Housing Affordability Hurts Sales
The median multiple ratio (median home price divided by median household income) illustrates Utah's affordability challenge. Salt Lake and Washington counties are now classified as "severely unaffordable" with ratios above 5.1, while Weber, Davis, and Utah counties are "seriously unaffordable" with ratios between 4.1 and 5.0.
This declining affordability has dramatically impacted sales. Existing home sales in Salt Lake County have fallen from 19,041 in 2020 to just 12,070 in 2024 – equivalent to 2011 levels when the market was still recovering from the Great Recession.
Shift Toward Condominiums

The affordability crisis has caused a significant shift in housing demand from single-family homes to more affordable condominiums. In 2010, condominiums accounted for just 17% of existing home sales (1,765 units). By 2024, their share had grown to nearly 31% (3,716 units).
Condominiums now represent almost one out of every three existing homes sold in Salt Lake County, offering more accessible price points for buyers. Forty percent of condominiums sold were priced below $400,000, compared to only 6% of single-family homes.
Market Indicators Show Easing Pressure
2021: Seller's Market Peak
Median days on market: 6 days
Historically low inventory levels
2024: Market Balancing
Median days on market: 30 days
Listings slightly above 5-year average
25-Year Average
Median days on market: 38 days
Current conditions approaching historical norms
Two important real estate indicators point to easing price pressures. First, the median days on market from listing to contract has increased from just 6 days in 2021 to 30 days in 2024, approaching the 25-year average of 38 days.
Second, active listings in 2024 are slightly higher than the five-year average, indicating sellers are willing to enter the market despite concerns that homeowners with low mortgage rates would be reluctant to sell. This healthy supply of available homes helps relieve upward pressure on prices.

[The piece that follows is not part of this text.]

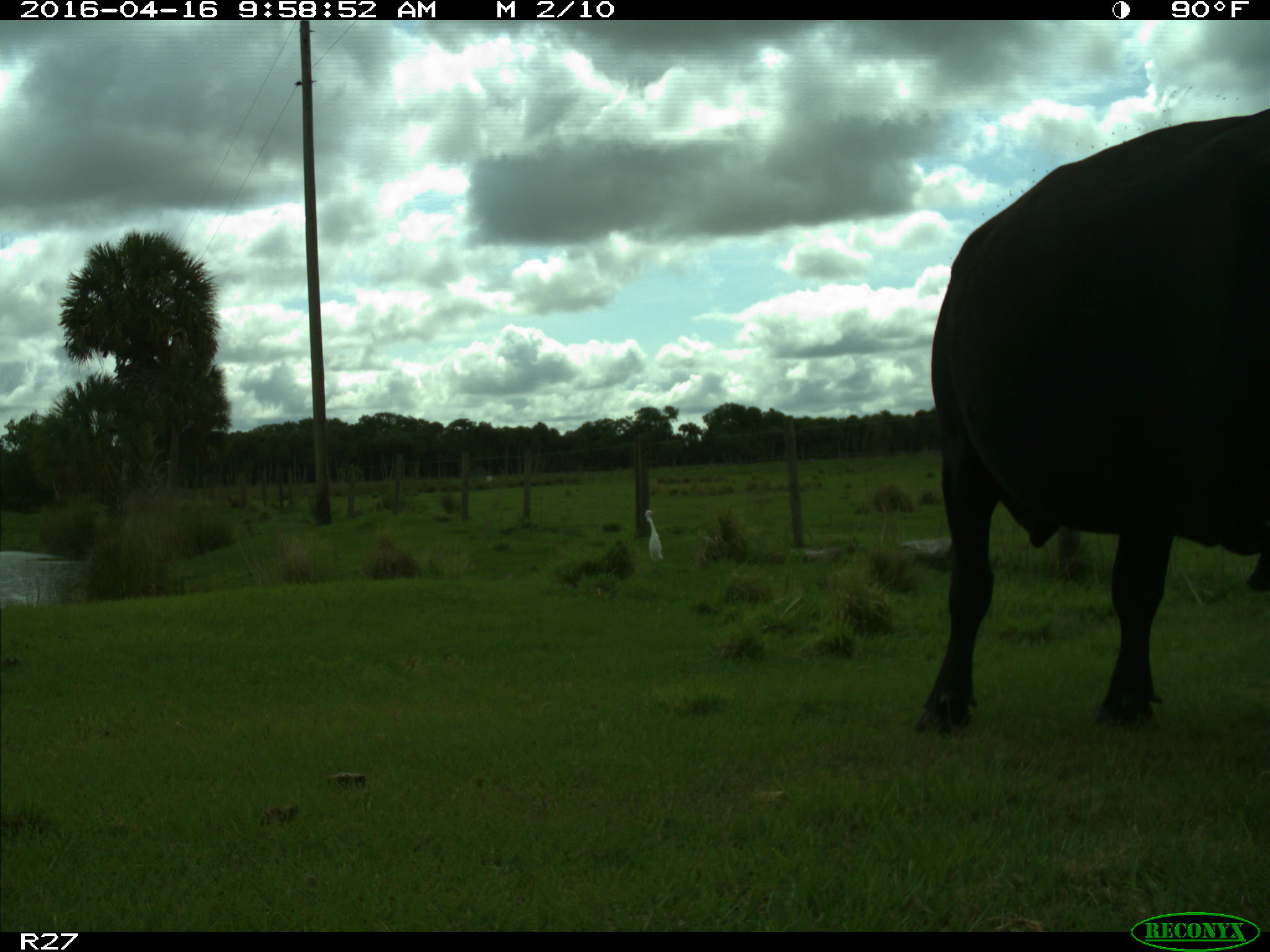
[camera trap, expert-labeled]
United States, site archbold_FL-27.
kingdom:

Economic Factors Tempering Demand
Slowing Employment Growth
Utah's job growth has fallen to match national rates (1.7% in 2024), well below its historical 50-year average of 2.83%
Declining Net Migration
Net migration dropped from 35,000 persons two years ago to 26,000 in 2024, reducing housing demand by 3,000-4,000 units
Persistent High Mortgage Rates
Projections show rates remaining between 6-7% through 2026, maintaining affordability challenges
Housing demand is being tempered by several economic factors. Uncharacteristically, Utah's employment growth has slowed to match national rates, reducing the state's typically strong net migration. Job opportunities drive migration, and the forecast for statewide job growth by 2026 is just 14,000 – far below the typical 40,000-50,000 jobs.
Meanwhile, mortgage rate projections from major financial institutions show rates remaining above 6% but below 7% through 2026, providing little relief for affordability concerns.
2025 Market Outlook
Sales Forecast:
Modest increase expected, with 8% growth in condominium sales (to 4,000 units) and 3% growth in single-family sales (to 8,600 units)
Price Projections:
Single-family homes: 2% increase to $620,000
Condominiums: 6% increase to $450,000
Combined increase: 3.3%
Market Conditions
Mortgage rates expected to fluctuate between 6-7%
Increased listings will ease upward price pressure
Affordability challenges will persist
The 2025 outlook for Salt Lake County's housing market shows modest improvement but continued challenges. Demographic and economic growth will be slightly slower, while the lingering effects of the 2020-2022 market excesses will continue to impact affordability. Sales are projected to increase modestly, with condominiums outpacing single-family homes. Price growth will be moderate, with the median single-family home price rising 2% to $620,000 and condominiums increasing 6% to $450,000. However, this forecast assumes mortgage rates remain between 6-7% – any significant movement could substantially alter these projections.